だがその結果、市民生活との軋轢が生まれ、地域のバランスは崩れつつある。観光客のマナー違反、文化の無理解、生活空間への侵入が、市民感情を逆撫でしている。
観光客の「文化の表層」だけをなぞる旅
多くの観光客は、京都の文化や歴史を深く理解することなく、観光ガイドに載っている定番スポットをなぞるように訪れる。清水寺、金閣寺、伏見稲荷、祇園、嵐山、錦市場……。もちろん、そのことを否定しているわけではない。私も逆の立場であればそうしている可能性がある。ただし、それによって、いずれの場所も人であふれ、観光地化の波に飲まれ、もはや地元の人々が立ち寄る場所ではなくなってしまったという事実は否定できない。
運動靴に化繊のペラペラの着物を身にまとい、「平安コスプレ」のように都大路を歩く観光客の姿を見るたびに、私は胸が痛む。
もちろん、観光客で京都が賑わい、地元経済が活性化することは歓迎すべきことである。ただし、そこには、地元住民の「日常生活」がある、という視点も持つべきであろう。世界では、こうした課題にどのように対処しているのだろうか。最近訪れたヨーロッパの取り組みを紹介したい。
ロンドンに学ぶ観光と住民の「共存」
今年の6月に訪れたロンドンでは、観光と市民生活が明確に区分されていた。2階建ての観光バスやテムズ川のクルーズなど、観光客向けの交通網が整備され、混乱を避ける工夫が施されていた。
多くの観光施設はスマートフォンで事前予約が必要で、突然の混雑が生じにくい。システム化された観光政策が、市民にストレスを与えることなく、観光客も快適に過ごせるように配慮されている。
ヴェネツィアの「観光客税」と入域制限
今年1月に訪れたヴェネツィアでは、「日帰り観光客」向けに、入域税(デイ・トリッパー税)が導入されていた。クルーズ船で訪れる観光客など、宿泊しない訪問者から徴収する仕組みだ。

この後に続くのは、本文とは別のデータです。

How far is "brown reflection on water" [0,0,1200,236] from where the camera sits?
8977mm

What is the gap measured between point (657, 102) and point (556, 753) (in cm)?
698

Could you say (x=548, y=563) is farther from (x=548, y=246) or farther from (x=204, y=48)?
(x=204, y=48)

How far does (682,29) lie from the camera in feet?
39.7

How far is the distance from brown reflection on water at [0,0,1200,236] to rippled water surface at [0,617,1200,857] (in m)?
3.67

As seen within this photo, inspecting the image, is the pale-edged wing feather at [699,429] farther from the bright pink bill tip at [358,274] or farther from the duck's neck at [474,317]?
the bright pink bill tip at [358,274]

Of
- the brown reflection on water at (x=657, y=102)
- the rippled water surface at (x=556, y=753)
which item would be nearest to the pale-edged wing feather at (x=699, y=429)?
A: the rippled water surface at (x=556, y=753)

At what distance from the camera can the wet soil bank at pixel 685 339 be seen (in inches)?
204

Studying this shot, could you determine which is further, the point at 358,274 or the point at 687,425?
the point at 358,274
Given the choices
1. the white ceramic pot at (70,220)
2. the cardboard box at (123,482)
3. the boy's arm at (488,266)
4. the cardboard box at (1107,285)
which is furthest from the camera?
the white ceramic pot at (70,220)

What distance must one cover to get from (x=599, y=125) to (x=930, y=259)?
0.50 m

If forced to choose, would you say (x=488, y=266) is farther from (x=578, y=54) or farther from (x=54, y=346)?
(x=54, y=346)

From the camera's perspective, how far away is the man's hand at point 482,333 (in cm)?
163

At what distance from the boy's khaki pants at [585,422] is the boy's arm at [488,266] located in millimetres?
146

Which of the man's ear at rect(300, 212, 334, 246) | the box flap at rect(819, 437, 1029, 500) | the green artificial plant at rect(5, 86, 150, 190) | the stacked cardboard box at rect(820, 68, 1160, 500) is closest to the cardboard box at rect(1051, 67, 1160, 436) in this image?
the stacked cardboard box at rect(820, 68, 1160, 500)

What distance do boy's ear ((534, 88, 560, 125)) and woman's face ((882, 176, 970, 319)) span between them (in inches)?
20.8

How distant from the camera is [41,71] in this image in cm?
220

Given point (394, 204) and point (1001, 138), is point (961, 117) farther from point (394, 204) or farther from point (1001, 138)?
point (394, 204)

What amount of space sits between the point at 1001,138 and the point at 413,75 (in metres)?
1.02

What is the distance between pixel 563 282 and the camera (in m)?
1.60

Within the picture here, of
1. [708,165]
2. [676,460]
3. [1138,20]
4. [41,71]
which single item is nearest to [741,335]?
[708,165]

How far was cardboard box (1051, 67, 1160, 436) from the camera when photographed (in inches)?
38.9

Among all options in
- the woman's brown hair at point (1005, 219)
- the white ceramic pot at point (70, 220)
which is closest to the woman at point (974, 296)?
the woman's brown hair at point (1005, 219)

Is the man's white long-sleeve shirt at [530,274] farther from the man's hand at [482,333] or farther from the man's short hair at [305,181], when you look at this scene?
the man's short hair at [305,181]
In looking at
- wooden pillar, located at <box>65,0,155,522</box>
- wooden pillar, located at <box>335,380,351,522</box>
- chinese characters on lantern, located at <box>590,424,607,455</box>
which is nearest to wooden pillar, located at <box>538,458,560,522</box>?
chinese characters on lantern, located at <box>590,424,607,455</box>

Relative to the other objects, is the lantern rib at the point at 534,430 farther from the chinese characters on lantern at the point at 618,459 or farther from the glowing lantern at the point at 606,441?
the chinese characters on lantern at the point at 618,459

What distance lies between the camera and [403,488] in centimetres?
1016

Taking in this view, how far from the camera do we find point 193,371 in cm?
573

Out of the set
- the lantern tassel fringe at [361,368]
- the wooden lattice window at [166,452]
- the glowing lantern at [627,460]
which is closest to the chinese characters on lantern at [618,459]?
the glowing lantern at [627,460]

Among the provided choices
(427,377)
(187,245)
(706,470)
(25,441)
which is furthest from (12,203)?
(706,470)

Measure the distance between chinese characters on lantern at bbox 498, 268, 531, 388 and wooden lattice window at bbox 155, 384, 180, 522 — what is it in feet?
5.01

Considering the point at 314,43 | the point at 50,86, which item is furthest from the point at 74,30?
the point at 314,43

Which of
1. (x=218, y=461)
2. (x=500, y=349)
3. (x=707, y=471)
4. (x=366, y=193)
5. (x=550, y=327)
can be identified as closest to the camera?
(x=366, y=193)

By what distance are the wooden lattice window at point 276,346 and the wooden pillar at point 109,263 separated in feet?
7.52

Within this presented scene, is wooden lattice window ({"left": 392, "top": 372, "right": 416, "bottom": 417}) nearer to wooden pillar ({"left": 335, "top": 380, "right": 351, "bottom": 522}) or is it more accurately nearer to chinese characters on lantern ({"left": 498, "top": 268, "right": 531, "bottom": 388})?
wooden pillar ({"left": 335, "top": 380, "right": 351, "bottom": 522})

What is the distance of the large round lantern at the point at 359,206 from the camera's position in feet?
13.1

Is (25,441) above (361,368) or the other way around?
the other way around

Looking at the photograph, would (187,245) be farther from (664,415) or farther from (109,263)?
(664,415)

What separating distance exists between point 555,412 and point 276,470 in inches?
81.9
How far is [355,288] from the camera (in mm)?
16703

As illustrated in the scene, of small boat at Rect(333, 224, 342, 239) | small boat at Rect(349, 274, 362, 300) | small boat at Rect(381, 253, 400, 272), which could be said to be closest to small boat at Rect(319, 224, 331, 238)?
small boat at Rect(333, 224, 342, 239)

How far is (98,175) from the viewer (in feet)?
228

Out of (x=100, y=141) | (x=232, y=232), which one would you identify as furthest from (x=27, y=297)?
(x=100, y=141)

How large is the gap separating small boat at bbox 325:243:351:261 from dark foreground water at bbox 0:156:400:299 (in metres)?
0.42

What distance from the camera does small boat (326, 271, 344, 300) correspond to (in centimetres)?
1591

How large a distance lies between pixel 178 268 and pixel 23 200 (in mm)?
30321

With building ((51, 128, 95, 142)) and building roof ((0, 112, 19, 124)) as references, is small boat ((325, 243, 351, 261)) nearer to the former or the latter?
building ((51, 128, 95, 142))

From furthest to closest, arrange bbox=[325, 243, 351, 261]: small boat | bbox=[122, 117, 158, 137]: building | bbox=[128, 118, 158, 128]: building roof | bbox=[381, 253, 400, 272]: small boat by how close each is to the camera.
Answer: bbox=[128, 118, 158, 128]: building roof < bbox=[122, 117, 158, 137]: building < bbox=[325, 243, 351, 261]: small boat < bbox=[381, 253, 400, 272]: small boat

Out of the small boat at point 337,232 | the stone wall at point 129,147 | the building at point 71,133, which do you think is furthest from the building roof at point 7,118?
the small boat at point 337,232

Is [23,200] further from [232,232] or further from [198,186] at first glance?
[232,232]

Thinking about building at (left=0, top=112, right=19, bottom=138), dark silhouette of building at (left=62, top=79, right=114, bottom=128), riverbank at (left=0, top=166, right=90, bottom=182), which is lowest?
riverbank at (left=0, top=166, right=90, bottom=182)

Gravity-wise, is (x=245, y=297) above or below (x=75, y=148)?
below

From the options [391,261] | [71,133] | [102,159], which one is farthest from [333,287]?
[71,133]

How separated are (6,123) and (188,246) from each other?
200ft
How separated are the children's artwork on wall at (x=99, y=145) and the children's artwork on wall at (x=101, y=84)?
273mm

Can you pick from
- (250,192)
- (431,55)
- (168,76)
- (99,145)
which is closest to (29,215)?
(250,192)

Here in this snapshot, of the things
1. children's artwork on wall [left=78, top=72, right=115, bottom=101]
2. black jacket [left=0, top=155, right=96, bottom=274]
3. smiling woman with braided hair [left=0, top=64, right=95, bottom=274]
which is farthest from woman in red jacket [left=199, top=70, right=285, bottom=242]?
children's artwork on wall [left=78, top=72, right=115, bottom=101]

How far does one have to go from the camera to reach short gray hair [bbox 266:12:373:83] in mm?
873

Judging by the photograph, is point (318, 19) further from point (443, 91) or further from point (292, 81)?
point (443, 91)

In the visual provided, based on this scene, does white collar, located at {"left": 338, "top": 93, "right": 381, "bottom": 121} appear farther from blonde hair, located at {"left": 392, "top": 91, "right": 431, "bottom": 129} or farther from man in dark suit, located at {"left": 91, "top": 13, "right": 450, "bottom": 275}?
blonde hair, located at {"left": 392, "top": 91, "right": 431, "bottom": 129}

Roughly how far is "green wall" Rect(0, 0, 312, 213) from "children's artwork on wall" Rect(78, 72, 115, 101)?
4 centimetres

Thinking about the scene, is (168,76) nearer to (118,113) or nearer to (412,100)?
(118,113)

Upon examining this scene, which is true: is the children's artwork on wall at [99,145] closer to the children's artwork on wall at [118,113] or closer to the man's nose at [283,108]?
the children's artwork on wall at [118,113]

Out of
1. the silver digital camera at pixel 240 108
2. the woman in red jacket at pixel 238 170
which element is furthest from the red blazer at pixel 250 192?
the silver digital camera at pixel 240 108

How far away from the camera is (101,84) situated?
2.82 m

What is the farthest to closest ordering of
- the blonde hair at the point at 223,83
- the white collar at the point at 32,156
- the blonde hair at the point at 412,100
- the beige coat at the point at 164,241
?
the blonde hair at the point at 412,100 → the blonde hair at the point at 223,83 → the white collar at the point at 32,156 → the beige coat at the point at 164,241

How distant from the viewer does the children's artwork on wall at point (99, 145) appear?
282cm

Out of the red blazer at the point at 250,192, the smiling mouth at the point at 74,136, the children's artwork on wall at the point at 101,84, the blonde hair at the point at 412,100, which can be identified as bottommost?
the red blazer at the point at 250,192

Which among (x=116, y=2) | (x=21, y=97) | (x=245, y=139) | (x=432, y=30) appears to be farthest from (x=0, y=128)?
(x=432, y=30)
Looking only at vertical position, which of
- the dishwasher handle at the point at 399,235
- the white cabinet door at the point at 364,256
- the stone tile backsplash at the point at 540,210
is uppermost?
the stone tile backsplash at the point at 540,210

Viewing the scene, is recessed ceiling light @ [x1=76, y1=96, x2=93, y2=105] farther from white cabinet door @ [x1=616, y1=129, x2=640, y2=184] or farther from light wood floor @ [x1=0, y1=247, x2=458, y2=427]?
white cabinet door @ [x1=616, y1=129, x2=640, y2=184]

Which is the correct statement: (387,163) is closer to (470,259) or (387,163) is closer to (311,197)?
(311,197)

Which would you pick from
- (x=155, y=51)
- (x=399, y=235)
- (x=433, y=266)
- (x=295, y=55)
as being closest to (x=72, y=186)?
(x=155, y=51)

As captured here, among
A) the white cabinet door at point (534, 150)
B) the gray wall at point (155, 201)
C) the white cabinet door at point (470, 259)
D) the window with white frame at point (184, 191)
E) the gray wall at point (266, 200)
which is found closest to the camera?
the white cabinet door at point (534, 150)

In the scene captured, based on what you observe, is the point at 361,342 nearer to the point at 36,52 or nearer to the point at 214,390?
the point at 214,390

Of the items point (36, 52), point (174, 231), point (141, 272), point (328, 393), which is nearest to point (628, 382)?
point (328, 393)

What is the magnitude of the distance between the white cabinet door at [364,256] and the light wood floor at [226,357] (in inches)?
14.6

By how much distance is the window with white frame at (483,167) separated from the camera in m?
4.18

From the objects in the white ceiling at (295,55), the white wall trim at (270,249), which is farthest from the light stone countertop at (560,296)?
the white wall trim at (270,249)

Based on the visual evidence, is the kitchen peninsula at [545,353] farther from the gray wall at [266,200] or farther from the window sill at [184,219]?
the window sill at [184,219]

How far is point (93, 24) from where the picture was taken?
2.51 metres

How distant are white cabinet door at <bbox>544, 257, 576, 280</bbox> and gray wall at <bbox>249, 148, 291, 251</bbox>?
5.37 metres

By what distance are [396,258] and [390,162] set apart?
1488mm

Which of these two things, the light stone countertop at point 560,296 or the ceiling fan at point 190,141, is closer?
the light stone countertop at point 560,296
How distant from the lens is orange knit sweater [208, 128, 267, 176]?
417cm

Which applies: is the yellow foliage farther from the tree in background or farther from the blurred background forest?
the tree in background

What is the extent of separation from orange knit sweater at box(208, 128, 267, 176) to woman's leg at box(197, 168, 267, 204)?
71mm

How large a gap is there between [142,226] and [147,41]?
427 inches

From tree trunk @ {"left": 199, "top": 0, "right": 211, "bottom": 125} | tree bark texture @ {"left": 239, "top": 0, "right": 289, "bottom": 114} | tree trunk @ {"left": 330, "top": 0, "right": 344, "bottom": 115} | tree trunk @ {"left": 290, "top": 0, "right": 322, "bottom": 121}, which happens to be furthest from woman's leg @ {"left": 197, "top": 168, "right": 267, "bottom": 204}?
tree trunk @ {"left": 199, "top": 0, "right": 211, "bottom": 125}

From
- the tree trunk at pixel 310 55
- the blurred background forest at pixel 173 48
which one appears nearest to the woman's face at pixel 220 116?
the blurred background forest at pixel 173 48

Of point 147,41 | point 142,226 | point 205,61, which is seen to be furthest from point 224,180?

ヴェネツィアには年間約2500万人の観光客が訪れ、住民の人口はわずか5万人。観光客比率は実に500倍に達する。京都の39倍という数値も驚異的だが、世界にはさらに深刻な事例もある。とはいえ、ヴェネツィアが導入した制度は、京都にとっても応用可能なモデルである。
アムステルダムの分散化と環境税
6月に立ち寄ったオランダでは、空港での入国審査が非常に厳しく、観光目的であることを何度も確認された。観光客への選別が既に始まっているのだ。
アムステルダムでは、観光の一極集中を避けるために「分散化政策」がとられており、市中心部の過密を避けて郊外に誘導するルートが整備されている。また、環境税が観光施設や自然保護区に課され、清掃や保全に活用されていた。
サンセバスチャン、美食都市の成熟した観光戦略
そして今回、新たに注目すべき都市がある。スペインのサンセバスチャンである。私は6月にこの街を訪れたが、夏の観光シーズン真っただ中で、観光客でにぎわっていた。
サンセバスチャンの人口は約18万人、年間観光客数は約200万人。比率にして約11倍だ。京都ほどの極端さはないが、それでも小都市としては観光依存の側面が強い。近隣都市のビルバオ(人口約34万人、観光客数:約120万人)と合わせ、バスク地方全体が観光のバランスに細心の注意を払っている。
ここでは観光税(宿泊税)がホテル料金に自動的に上乗せされ、収益は街の清掃、案内システム、美観維持に還元されている。また、旧市街だけで約600軒のレストランが存在し、地元の食文化を軸にした観光が行われていた。大量消費ではなく、質を重視した観光の在り方がここにある。京都にとって大いに参考になる都市である。